### TEXTE PROPOSÉ
COUR D’APPEL D’AIX EN PROVENCE

2e Chambre

ARRÊT AU FOND

DU 29 JUIN 2011

N° 2011/ 296

Rôle N° 10/12179

S.A.S. H2X Z ET SHIPS

C/

Société NIGHTINGALE YACHTING LIMITED

Société X Z

Grosse délivrée

le :

à : SIDER

COHEN

PRIMOUT

Décision déférée à la Cour :

Jugement du Tribunal de Commerce de NICE en date du 10 juin 2010 enregistré au répertoire général sous le n° 2009F00983

APPELANTE

S.A.S. H2X Z ET SHIPS, prise en la personne de ses représentants légaux en exercice

dont le siège social est sis XXX – XXX

représentée par la SCP SIDER, avoués à la Cour,

plaidant par Me Bruno SOLLE substitué par Me Virginie HUG DE LARAUZE, avocats au barreau de PARIS

INTIMEES

Société NIGHTINGALE YACHTING LIMITED, prise en la personne de son représentant légal en exercice

dont le siège XXX

représentée par la SCP COHEN GUEDJ, avoués à la Cour,

plaidant par Me Bertrand COSTE, avocat au barreau de MARSEILLE

Société X Z, prise en la personne de son représentant légal en exercice

dont le siège social est sis XXX – XXX

représentée par la SCP PRIMOUT-FAIVRE, avoués à la Cour,

plaidant par Me Alain GOHAUD, avocat au barreau de NICE

*-*-*-*-*

COMPOSITION DE LA COUR

L’affaire a été débattue le 30 mai 2011 en audience publique. Conformément à l’article 785 du Code de procédure civile, Monsieur Robert SIMON, Président, a fait un rapport oral de l’affaire à l’audience avant les plaidoiries.

La Cour était composée de :

Monsieur Robert SIMON, Président

Monsieur Baudouin FOHLEN, Conseiller

Monsieur André JACQUOT, Conseiller

qui en ont délibéré.

Greffier lors des débats : Madame Mireille MASTRANTUONO

Les parties ont été avisées que le prononcé public de la décision aurait lieu par mise à disposition au greffe le 29 juin 2011.

ARRÊT

Contradictoire,

Prononcé par mise à disposition au greffe le 29 juin 2011,

Signé par Monsieur Robert SIMON, Président, et Madame Mireille MASTRANTUONO, greffier auquel la minute de la décision a été remise par le magistrat signataire.

* * *

La société Nightingale Yachting Ltd, immatriculée dans l’Ile de Man a signé, le 15 juillet 2009, un compromis de vente avec la S.A.S. H2X Z & Ships, constructeur, portant sur un navire neuf le 'Bradley’ Z de type MCAT 88 moyennant le prix de 3.250.000 €, avec paiement d’un acompte de 325.000 € (10 % du prix) et sous la triple condition *d’une expertise si possible avant le 25 juillet 2009, *d’une certaine certification donnée par l’organisme MCA en catégorie 2 pour un Z commercial d’affrètement et *d’une garantie de deux années concernant la structure du navire.

### TÂCHE ÉCRITE
Répondez à ces questions sur l'arrêt de la cour d'appel :
1. Quelle juridiction a rendu la décision déférée à la Cour, et à quelle date ?
2. Quel jour l'affaire a-t-elle été débattue en audience publique ?
3. Quel prix le compromis de vente fixe-t-il pour le navire ?
Les lignes ci-dessous proviennent d'une source distincte du texte.

### DONNÉES FOURNIES
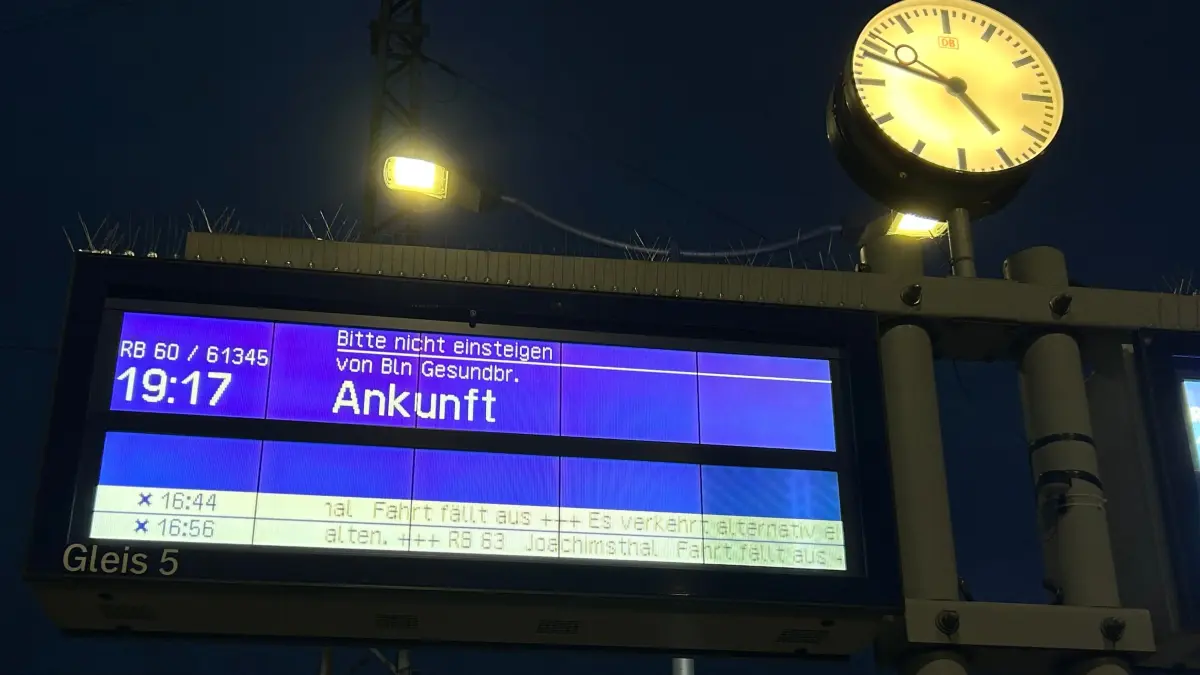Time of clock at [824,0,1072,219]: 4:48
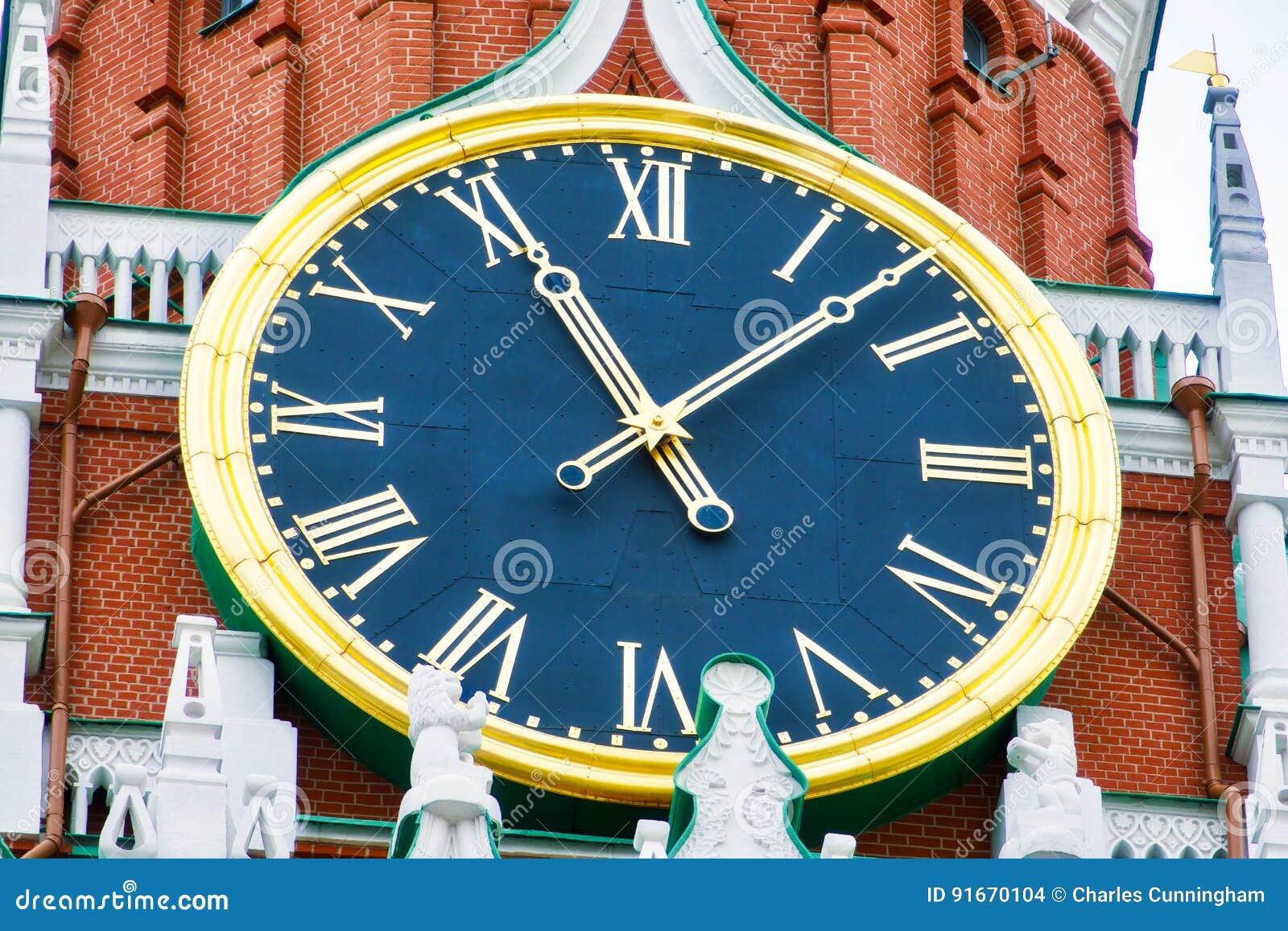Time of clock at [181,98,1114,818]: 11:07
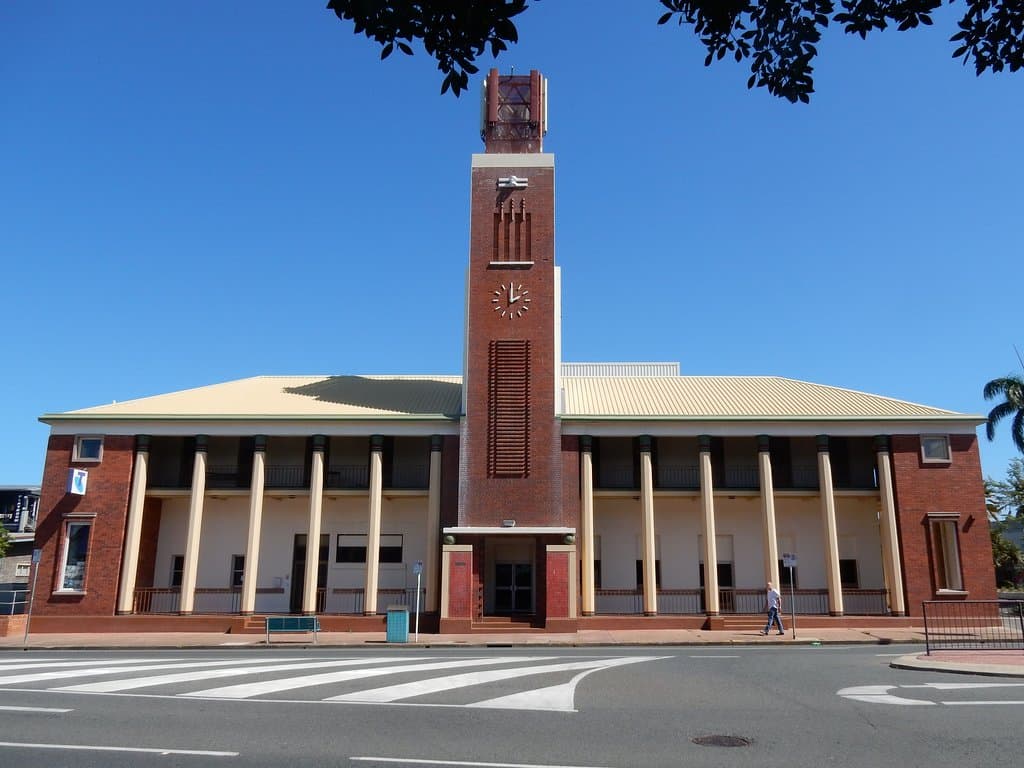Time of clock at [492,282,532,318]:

...

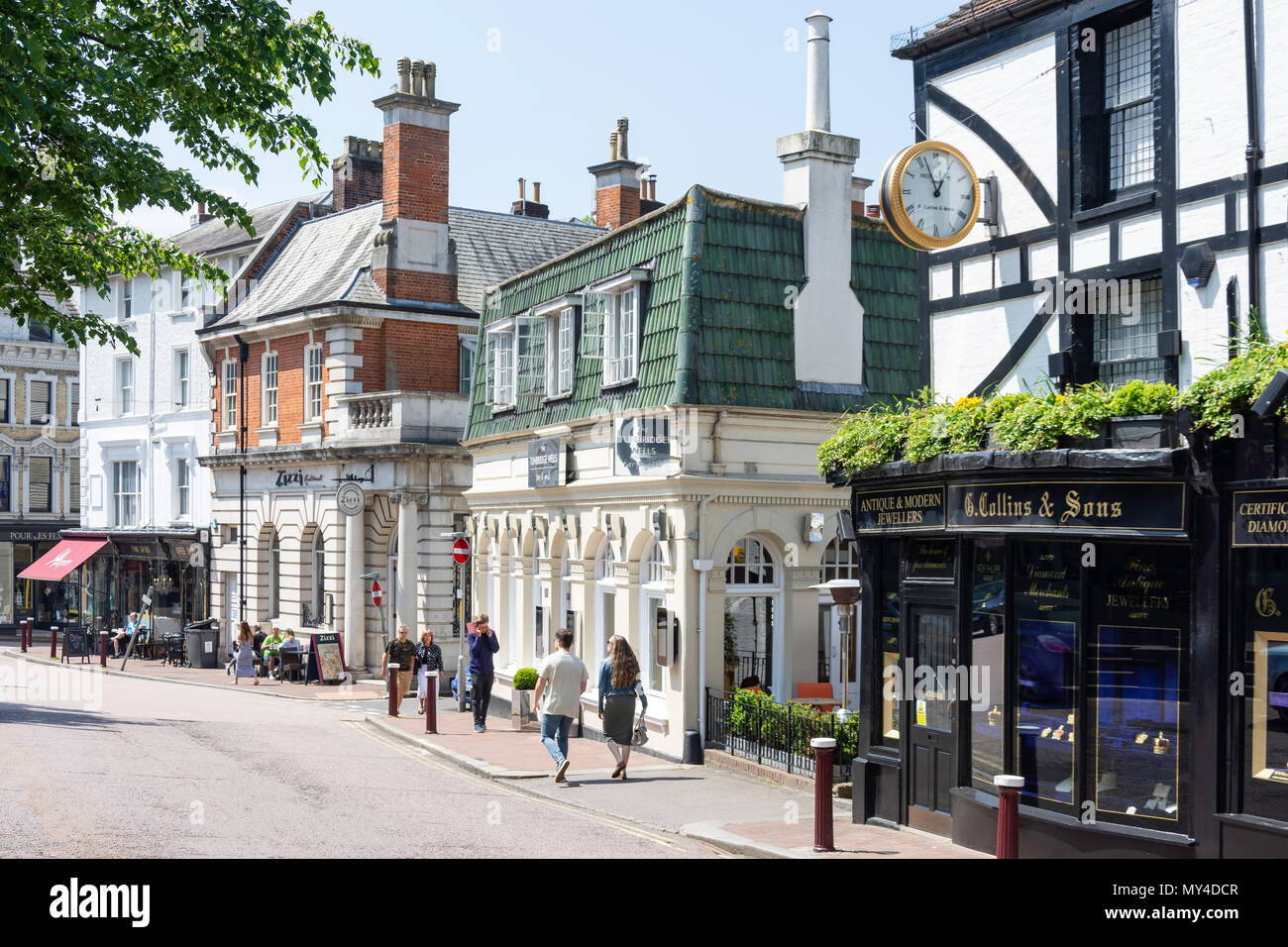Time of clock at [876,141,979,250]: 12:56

### RÉPONSE ATTENDUE
1. Le Tribunal de Commerce de Nice, le 10 juin 2010.
2. Le 30 mai 2011.
3. 3.250.000 €.